Il y va du rendement fiscal et, donc, de notre capacité à remettre nos finances publiques sur une trajectoire soutenable et à maintenir notre modèle social et la possibilité de financer les biens publics indispensables à une croissance potentielle et équilibrée.
Par rapport à ces formidables enjeux, l’objet limité de la proposition de loi peut inspirer deux attitudes opposées.
Il va de soi, et l’auteur de la proposition en convient, que l’aménagement des trois taxes indirectes qu’il nous propose ne répond pas aux attentes d’un aggiornamento de la fiscalité du numérique. Sans doute peut-on être sensible à l’intention de combler les lacunes de la proposition de loi par la prescription faite au Gouvernement de rendre un rapport couvrant plus complètement les enjeux et embrassant notamment l’imposition des bénéfices et le régime de TVA appliqué à l’économie numérique.
C’est d’ailleurs un vœu qui se trouve en partie satisfait par la remise très récente du rapport de MM. Pierre Collin et Nicolas Colin, qui justifie pour partie l’ajournement de notre œuvre législative.

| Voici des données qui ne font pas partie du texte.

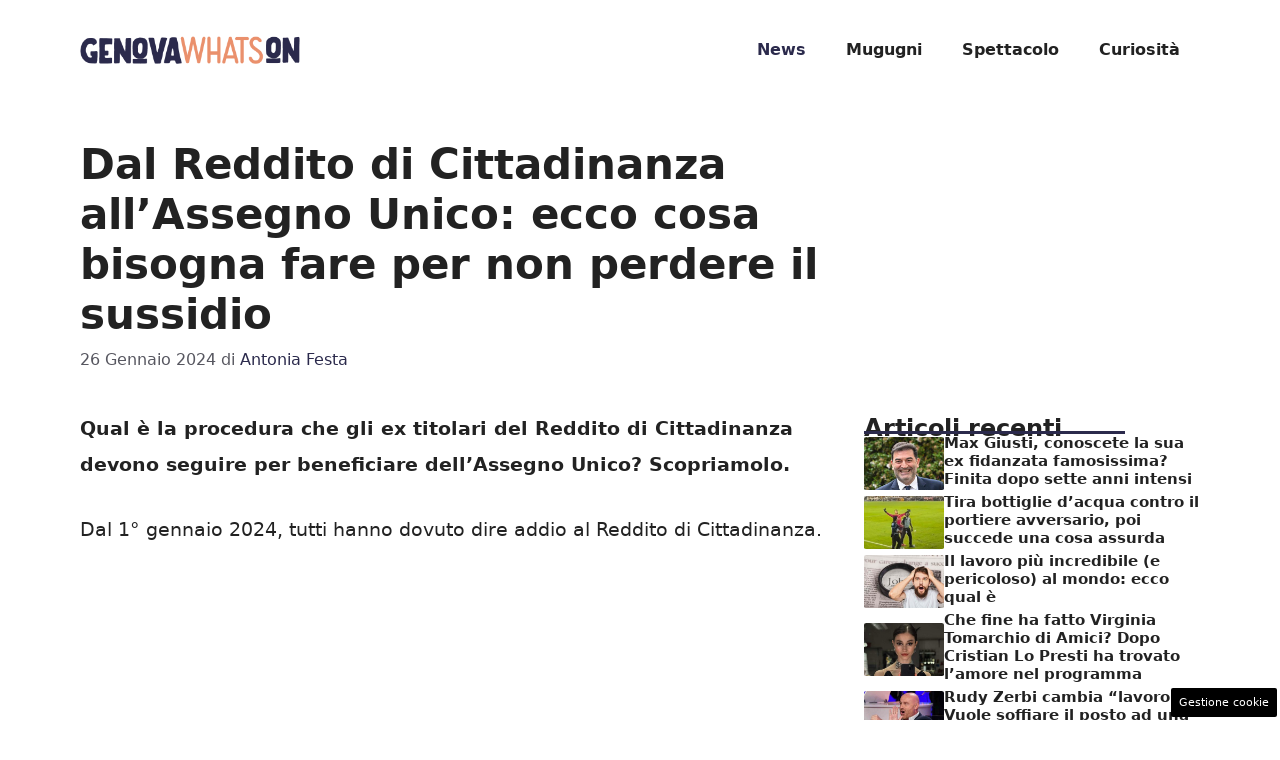

--- FILE ---
content_type: application/javascript
request_url: https://genovawhatson.it/wp-content/uploads/cache/fvm/1736776583/out/footer-73203cf1978779a1732984ad441c9b90f85e7ec1.min.js
body_size: 107
content:
/* https://genovawhatson.it/wp-content/plugins/metronet-profile-picture/js/mpp-frontend.js */
try{
jQuery(document).ready(function($){$('.mpp-gutenberg-tab').on('click',function(e){$('.mpp-author-tabs li').removeClass('active');$(this).addClass('active');var $tabs=$('.mpp-tab').removeClass('mpp-tab-active');var new_tab=$(this).data('tab');$('.'+new_tab).addClass('mpp-tab-active')})});

}
catch(e){console.error("An error has occurred: "+e.stack);}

Mais enfin, on pourrait tout aussi bien décider de prendre ce qui ne serait plus à prendre et, ainsi, adopter les dispositifs de la proposition de loi ! La commission du développement durable a été d’avis de ne pas céder à cette tentation. Elle a considéré que l’exploration d’une démarche globale, dans laquelle le Gouvernement s’est justement engagé, devait prévaloir pour réussir la réforme fiscale qu’appelle le développement du numérique.
Il y a d’ailleurs des inconvénients non négligeables à procéder sur le mode de la proposition de loi.
La distorsion de notre système de prélèvements obligatoires, qui est le résultat du relais pris par les impositions indirectes devant les transferts des bases d’imposition directe destinés à les soustraire à l’impôt, n’est pas neutre pour nos équilibres économiques et sociaux.
Toutefois, et surtout, il existe des doutes sérieux quant à la solidité de la construction fiscale proposée par notre collègue. Certes, nous devons déplorer l’intégrisme manifesté par les juridictions européennes dès que sont en cause les libertés fondamentales inscrites dans les traités européens, mais nous ne pouvons pas le négliger. Et nous ne savons pas au juste si l’astucieuse alternative entre le régime de la représentation fiscale et celui de la déclaration, qui est censée permettre d’ancrer fiscalement les bases d’imposition couvertes par la proposition de loi, trouverait grâce aux yeux du droit européen.
Nous avons trop l’habitude de censures qui finissent par coûter cher à nos finances publiques. Qu’il s’agisse de certaines formes de retenue à la source ou de certaines taxes supposées assurer l’équilibre de notre paysage audiovisuel, nous sommes payés d’expérience !
Je ferai une remarque incidente à ce propos pour vous demander, madame la ministre, de faire part haut et fort de notre réprobation face à des attitudes ignorant l’état réel de la concurrence fiscale abusive qui fait rage dans l’Union européenne et qui tarit les financements si nécessaires à l’atteinte de l’objectif, aussi inlassablement martelé que désespérément reporté, de faire de l’Europe l’économie la plus compétitive du monde.